Existe uma contradição que precisa ser encarada com honestidade dentro da igreja: não faz sentido pedir a Deus que transforme as consequências de escolhas que, conscientemente, ajudamos a promover. A fé cristã não pode se limitar às palavras que pronunciamos dentro do templo; ela precisa alcançar nossas decisões, nossos valores e também a maneira como exercemos nossa cidadania.

Imagine alguém que pede à igreja: “Orem pelo meu filho, ele está escravizado pelas drogas”. A igreja ora, jejua e clama pela libertação daquele jovem. Entretanto, essa mesma pessoa apoia politicamente quem defende políticas de legalização das drogas. Há aí uma contradição absurda. Cabe perguntar: as escolhas que faço nas urnas são coerentes com aquilo que peço a Deus em oração?

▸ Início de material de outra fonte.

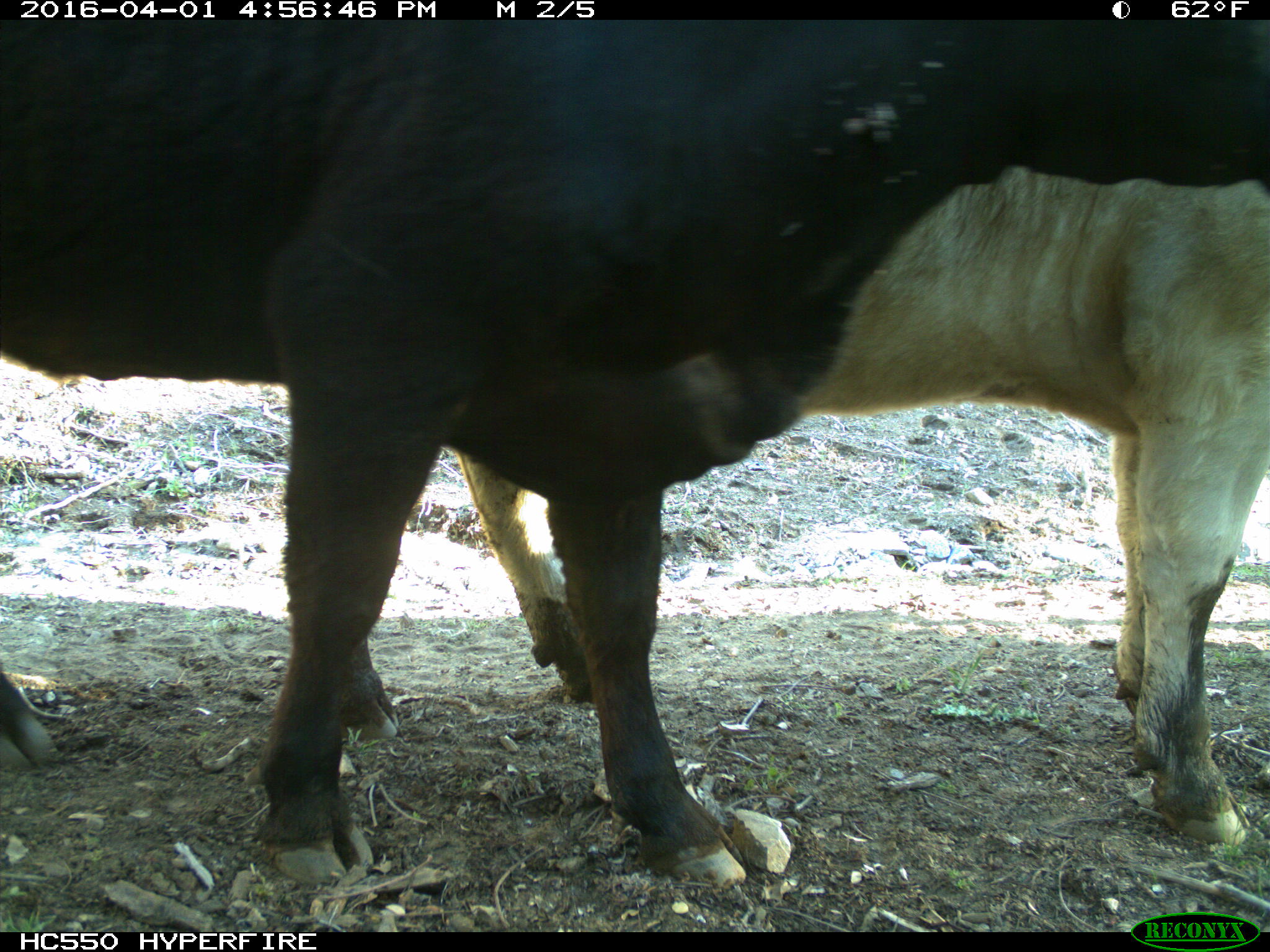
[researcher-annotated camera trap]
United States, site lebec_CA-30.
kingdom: Animalia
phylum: Chordata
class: Mammalia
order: Artiodactyla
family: Bovidae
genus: Bos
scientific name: Bos taurus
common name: domestic cow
Bos taurus (domestic cow).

O mesmo acontece quando alguém reclama da violência que tomou conta das ruas, teme pela segurança dos filhos e lamenta a impunidade, mas apoia políticos e partidos que relativizam a responsabilidade individual do criminoso ou adotam políticas que, na prática, enfraquecem o combate à criminalidade. Não é coerente transformar o criminoso em vítima e, ao mesmo tempo, esperar que Deus proteja a família das consequências de uma sociedade que não responsabiliza adequadamente quem pratica o mal.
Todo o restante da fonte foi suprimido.